Task requirements:
A: In the Titanic tutorial, which two variables had been filled in with the median in the previous video?
B: Print everything in the Titanic tutorial from "Let us build" down to "the same concept.".
C: Carry on the Titanic tutorial from the point where it stops.

Document:
Creating a Titanic Model (Cont.)
The Kaggle competition for the titanic dataset using R studio is further explored in this tutorial with more advanced cleaning functions for your model.
What You'll Learn
> Building a predictive model to clean the missing values of our data
> Learning different methods to find outliers in a dataset and how to filter the outliers
> Preparing the titanic dataset for building a predictive model
This video assumes you have watched Creating a Titanic Model in R Part 1.
Download RStudio from here.
The data set used in this tutorial can be accessed here.
Hello. This is Phuc Duong again. This is part two of how to do a Kaggle competition in R.
In the last video, I showed you how to do a very simple model in R and submit it to Kaggle but we also used some very subpar cleaning functions. This video is going to depend on basically the codebase from that previous video. If you have not watched that video yet, you’re going to be very confused. Click here on the screen to watch the previous video and then come back. I’m going to wait a little bit so you guys can click it. All right. If you’re still here, then that means that you are ready for part two of this video.
I have saved what I’ve written in the last video as a script, so I’m just going to rerun all of it. Well, I don’t need to write the series, just run all of it, okay? And maybe I shouldn’t have run install packages again, but that’s fine.
All right, so we’re going to go back up to where we cleaned the data. Where did we clean the data? We cleaned the data somewhere up here. So notice that the age, we cleaned it with the median. We also cleaned fare with the median. That is really bad. It’s very sub-optimal because if you actually do bucketing and segmentation, you’ll find that fare of different P-classes are different. The median of fare of different P-classes are different, the fare of different genders are different. You can even stack that. Maybe the fare of females in the third class is higher than the median fare of females in the first class. So you just start stacking a lot of things and then the median will start to change dramatically.
Let us build a predictive model to actually clean the missing values of our data. Let’s not just make blanket assumptions on the data set by filling in with the median. Let’s take a much more educated guess, and then we’ll feed that into the actual predictive model. Notice that we’re building a predictive model to clean missing data so that we can actually get a more accurate predictive model on all of it. Over here. I’m going to go ahead and comment on this line. This line is what we don’t want to do, these two lines. I no longer want to clean with the median. Now, this is an example for the fare but you can apply this for age or anything else that is numeric. Last time I already showed you how to build a classification model in a random force. You would apply the same concept.
In this case, I want to build a regression model to predict fare. Now, this is also kind of a waste, because, actually, if you look at it there’s only - if I run this line, which is basically going to query all the missing values of fare, and there is actually only going to be - Oh. In this case, I ran the script through and it went ahead and it cleaned the missing values for me. I don’t want to do that. I want to run the script and have it stop right here, right before it cleans fare. So, I’m to go ahead and, see this brush up here? It’s going to clear all of my objects so I can restart again fresh. I’m going to select everything up until that point, and I’m going to run everything else. Notice that it cleaned in embarked and it cleaned in the median. I still have to clean the missing values or else the model’s not going to like that I’m missing values. And I also have to do this categorical casting here, which I will do, actually, now. All right.

Supplied material:
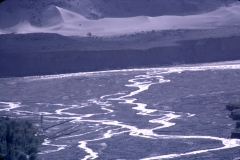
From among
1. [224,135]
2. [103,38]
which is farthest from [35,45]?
[224,135]

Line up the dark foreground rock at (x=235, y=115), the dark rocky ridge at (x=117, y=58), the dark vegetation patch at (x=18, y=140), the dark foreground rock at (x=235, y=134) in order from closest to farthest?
the dark vegetation patch at (x=18, y=140)
the dark foreground rock at (x=235, y=134)
the dark foreground rock at (x=235, y=115)
the dark rocky ridge at (x=117, y=58)

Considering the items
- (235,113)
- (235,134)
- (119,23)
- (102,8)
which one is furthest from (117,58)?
(235,134)

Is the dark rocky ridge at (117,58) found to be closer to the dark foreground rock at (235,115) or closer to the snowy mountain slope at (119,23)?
the snowy mountain slope at (119,23)

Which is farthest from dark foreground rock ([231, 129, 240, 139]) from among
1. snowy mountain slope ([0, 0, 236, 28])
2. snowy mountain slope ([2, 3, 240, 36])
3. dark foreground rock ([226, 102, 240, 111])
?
snowy mountain slope ([0, 0, 236, 28])

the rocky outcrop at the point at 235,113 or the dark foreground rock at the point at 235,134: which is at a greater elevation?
the rocky outcrop at the point at 235,113

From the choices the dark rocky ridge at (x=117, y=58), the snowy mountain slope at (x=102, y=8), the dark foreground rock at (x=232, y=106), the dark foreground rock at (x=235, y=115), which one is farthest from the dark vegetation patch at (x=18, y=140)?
the snowy mountain slope at (x=102, y=8)

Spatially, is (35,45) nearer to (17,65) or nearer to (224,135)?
(17,65)

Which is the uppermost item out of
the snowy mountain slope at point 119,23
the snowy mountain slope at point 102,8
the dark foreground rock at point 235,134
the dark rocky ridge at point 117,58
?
the snowy mountain slope at point 102,8

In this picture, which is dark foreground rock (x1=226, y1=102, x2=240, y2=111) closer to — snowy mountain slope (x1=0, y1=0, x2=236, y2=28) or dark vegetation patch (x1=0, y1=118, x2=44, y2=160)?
dark vegetation patch (x1=0, y1=118, x2=44, y2=160)
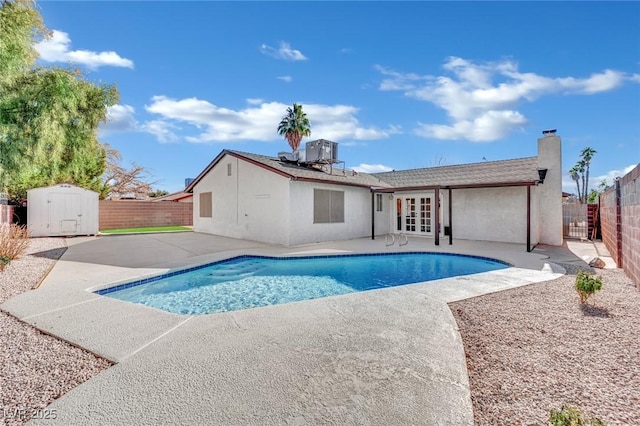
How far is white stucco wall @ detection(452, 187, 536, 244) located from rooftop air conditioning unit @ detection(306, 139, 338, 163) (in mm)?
6581

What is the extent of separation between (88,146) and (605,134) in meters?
26.8

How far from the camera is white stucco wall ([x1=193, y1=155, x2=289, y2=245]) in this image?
1341 centimetres

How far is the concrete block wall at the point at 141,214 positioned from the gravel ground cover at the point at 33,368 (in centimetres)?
1893

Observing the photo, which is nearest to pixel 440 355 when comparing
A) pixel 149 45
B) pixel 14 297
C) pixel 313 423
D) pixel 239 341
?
pixel 313 423

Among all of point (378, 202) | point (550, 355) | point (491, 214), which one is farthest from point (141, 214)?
point (550, 355)

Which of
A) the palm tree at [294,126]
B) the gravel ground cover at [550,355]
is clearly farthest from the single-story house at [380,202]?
the palm tree at [294,126]

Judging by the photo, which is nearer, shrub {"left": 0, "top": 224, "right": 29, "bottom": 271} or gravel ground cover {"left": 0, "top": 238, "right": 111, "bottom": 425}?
gravel ground cover {"left": 0, "top": 238, "right": 111, "bottom": 425}

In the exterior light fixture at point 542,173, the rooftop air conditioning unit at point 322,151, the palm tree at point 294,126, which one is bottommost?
the exterior light fixture at point 542,173

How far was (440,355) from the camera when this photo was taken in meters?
3.49

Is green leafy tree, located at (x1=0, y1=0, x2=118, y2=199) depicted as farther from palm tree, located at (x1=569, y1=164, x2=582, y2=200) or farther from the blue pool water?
palm tree, located at (x1=569, y1=164, x2=582, y2=200)

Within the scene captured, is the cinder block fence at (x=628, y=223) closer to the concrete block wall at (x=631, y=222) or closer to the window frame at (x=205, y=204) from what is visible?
the concrete block wall at (x=631, y=222)

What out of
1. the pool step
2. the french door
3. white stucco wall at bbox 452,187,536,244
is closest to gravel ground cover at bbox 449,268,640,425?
the pool step

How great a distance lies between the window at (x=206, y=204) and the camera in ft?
58.2

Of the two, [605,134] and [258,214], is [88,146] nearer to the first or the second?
[258,214]
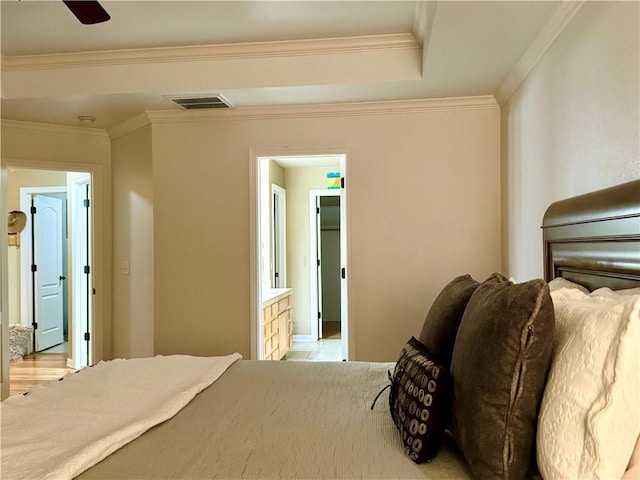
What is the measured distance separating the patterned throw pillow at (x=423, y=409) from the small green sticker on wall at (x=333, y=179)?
456 cm

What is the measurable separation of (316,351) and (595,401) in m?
4.71

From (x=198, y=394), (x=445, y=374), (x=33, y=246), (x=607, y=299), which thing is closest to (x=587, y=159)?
(x=607, y=299)

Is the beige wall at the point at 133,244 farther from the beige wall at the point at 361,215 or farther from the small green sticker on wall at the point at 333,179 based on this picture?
the small green sticker on wall at the point at 333,179

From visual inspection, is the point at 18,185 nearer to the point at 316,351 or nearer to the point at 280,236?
the point at 280,236

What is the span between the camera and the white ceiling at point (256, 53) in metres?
2.43

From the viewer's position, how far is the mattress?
1180 mm

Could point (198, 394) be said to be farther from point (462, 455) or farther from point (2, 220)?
point (2, 220)

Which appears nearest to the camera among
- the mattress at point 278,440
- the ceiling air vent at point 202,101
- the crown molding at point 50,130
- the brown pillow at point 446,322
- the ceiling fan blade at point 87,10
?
the mattress at point 278,440

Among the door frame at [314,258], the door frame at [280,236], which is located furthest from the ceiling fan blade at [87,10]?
the door frame at [314,258]

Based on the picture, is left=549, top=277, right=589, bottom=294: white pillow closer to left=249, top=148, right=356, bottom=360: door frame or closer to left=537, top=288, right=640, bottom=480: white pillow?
left=537, top=288, right=640, bottom=480: white pillow

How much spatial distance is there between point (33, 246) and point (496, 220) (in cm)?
562

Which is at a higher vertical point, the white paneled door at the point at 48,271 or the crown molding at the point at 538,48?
the crown molding at the point at 538,48

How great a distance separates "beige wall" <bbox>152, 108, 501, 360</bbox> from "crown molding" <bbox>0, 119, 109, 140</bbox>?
2.76ft

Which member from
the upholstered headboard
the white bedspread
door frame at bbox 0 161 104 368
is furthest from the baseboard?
the upholstered headboard
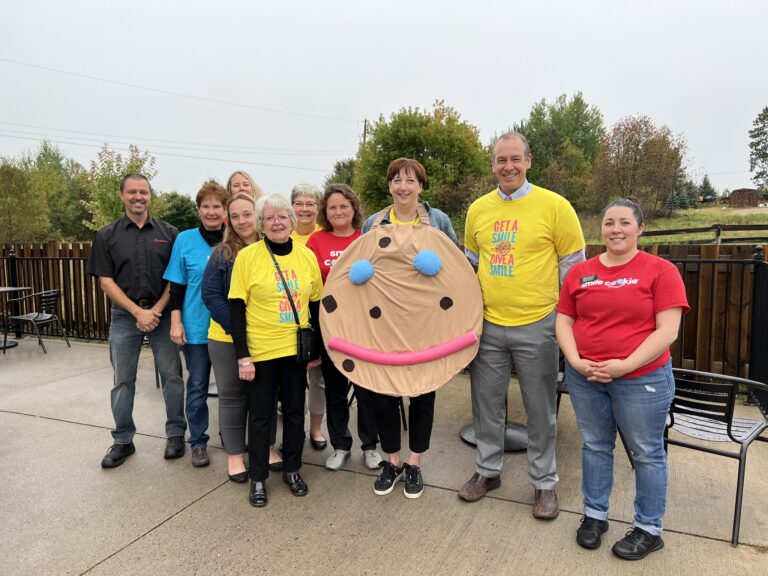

Answer set:
A: Age and fare.

B:
Let us build a predictive model to actually clean the missing values of our data. Let’s not just make blanket assumptions on the data set by filling in with the median. Let’s take a much more educated guess, and then we’ll feed that into the actual predictive model. Notice that we’re building a predictive model to clean missing data so that we can actually get a more accurate predictive model on all of it. Over here. I’m going to go ahead and comment on this line. This line is what we don’t want to do, these two lines. I no longer want to clean with the median. Now, this is an example for the fare but you can apply this for age or anything else that is numeric. Last time I already showed you how to build a classification model in a random force. You would apply the same concept.

C:
Now, what do we want to do? All right let’s load a predictive model to predict the fare, and because our response class is going to be numeric it will be a regression model. And if you look here - if I run this statement which basically finds me all the missing values of fare, there’s only one. So, this is going to be a very wasteful predictive model, in the sense that we’re going to build a predictive model just to predict one row.
Now I’m only showing you that because your homework should actually be how do I build a predictive model to predict age? Age has 200 and something missing values. That would be much more useful there. So I’ll let you guys do that for homework but the idea is, you can take this code base and convert it into an H-predictor very easily. You just switch out the names of the columns. So let’s start. All right.
If we look at Titanic fare, we can build a linear regression model. So I can easily just call this lm function but, here’s a big but, there are two types of linear regression models. There is an online gradient descent variant, which we’re not going to cover in this video. But there’s also another version which is an ordinary least squares linear regression model. That’s a very simple one that I tend to like to go with. So, that one is very susceptible to outliers. Before we do this linear model, we have to filter the outliers.
If we simply do a box plot of titanic.full$fare. All right, look at that. So, anything beyond this, this core tab, this whisker, is going to be considered an outlier to this model. So with that in mind, we want to filter these guys out. We want to build a linear regression model just based on these guys. So these outliers, we don’t want them because if we built a model to predict on them, this guy, for example, would be completely throw off our model and might bring up our regression model, and it might seem like everyone is synthetically richer than they actually are or paying more for a fare when they actually are not.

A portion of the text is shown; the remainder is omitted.